|Home | About | Journals | Submit | Contact Us | Français|
The biomarker pipeline to develop and evaluate cancer screening tests has three stages: identification of promising biomarkers for the early detection of cancer, initial evaluation of biomarkers for cancer screening, and definitive evaluation of biomarkers for cancer screening. Statistical and biological issues to improve this pipeline are discussed. Although various recommendations, such as identifying cases based on clinical symptoms, keeping biomarker tests simple, and adjusting for postscreening noise, have been made previously, they are not widely known. New recommendations include more frequent specimen collection to help identify promising biomarkers and the use of the paired availability design with interval cases (symptomatic cancers detected in the interval after screening) for initial evaluation of biomarkers for cancer screening.

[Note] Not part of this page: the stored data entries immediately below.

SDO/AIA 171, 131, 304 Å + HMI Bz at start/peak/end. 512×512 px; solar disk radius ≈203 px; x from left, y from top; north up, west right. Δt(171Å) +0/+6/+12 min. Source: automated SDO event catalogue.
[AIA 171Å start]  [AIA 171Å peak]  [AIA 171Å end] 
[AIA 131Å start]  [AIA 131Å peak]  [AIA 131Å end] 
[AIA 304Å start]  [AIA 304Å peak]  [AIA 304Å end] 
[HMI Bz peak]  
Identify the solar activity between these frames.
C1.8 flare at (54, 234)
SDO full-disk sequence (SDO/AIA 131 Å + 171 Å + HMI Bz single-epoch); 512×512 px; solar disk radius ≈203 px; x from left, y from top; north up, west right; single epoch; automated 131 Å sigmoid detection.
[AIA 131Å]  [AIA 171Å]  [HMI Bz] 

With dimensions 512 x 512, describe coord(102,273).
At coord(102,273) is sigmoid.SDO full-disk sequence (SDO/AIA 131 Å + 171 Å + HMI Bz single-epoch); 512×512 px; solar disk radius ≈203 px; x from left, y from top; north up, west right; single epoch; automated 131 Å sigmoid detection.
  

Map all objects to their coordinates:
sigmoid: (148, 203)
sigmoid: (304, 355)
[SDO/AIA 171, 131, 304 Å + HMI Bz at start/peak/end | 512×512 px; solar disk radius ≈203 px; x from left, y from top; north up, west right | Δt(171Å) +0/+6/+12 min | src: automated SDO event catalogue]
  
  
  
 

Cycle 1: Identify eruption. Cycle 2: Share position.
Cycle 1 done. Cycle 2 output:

Cancer screening involves the testing of asymptomatic persons for the presence of a precancerous lesion, an early-stage cancer, or a biomarker, such as a change in protein level, and is followed by early intervention if the test is positive. In recent years, extensive searches for new biomarkers that could be used to trigger an early intervention have given rise to a biomarker pipeline to develop and evaluate cancer screening tests, which is sometimes referred to as the phases of biomarker development (1,2). However, some important design and analysis considerations related to this biomarker pipeline have been underappreciated, insufficiently disseminated, or not previously discussed. By taking these considerations into account, researchers can improve this biomarker pipeline. The three main stages in this pipeline—identification of promising biomarkers for the early detection of cancer, initial evaluation of biomarkers for cancer screening, and definitive evaluation of biomarkers for cancer screening—are discussed in turn.
A biomarker test refers to either a single biomarker or a combination of biomarkers that is classified as positive or negative for the early detection of cancer. An important principle in designing a study to identify promising biomarker tests for the early detection of cancer is to consider how the study relates to the ultimate goal of using the biomarker test in cancer screening as a trigger for early intervention (3). This principle, which is reminiscent of the famous saying of architect Eliel Saarinen, “Always design a thing by considering it in its next larger context—a chair in a room, a room in a house, a house in an environment, an environment in a city plan” (4), motivates many of the following recommendations to improve studies to identify promising biomarker tests.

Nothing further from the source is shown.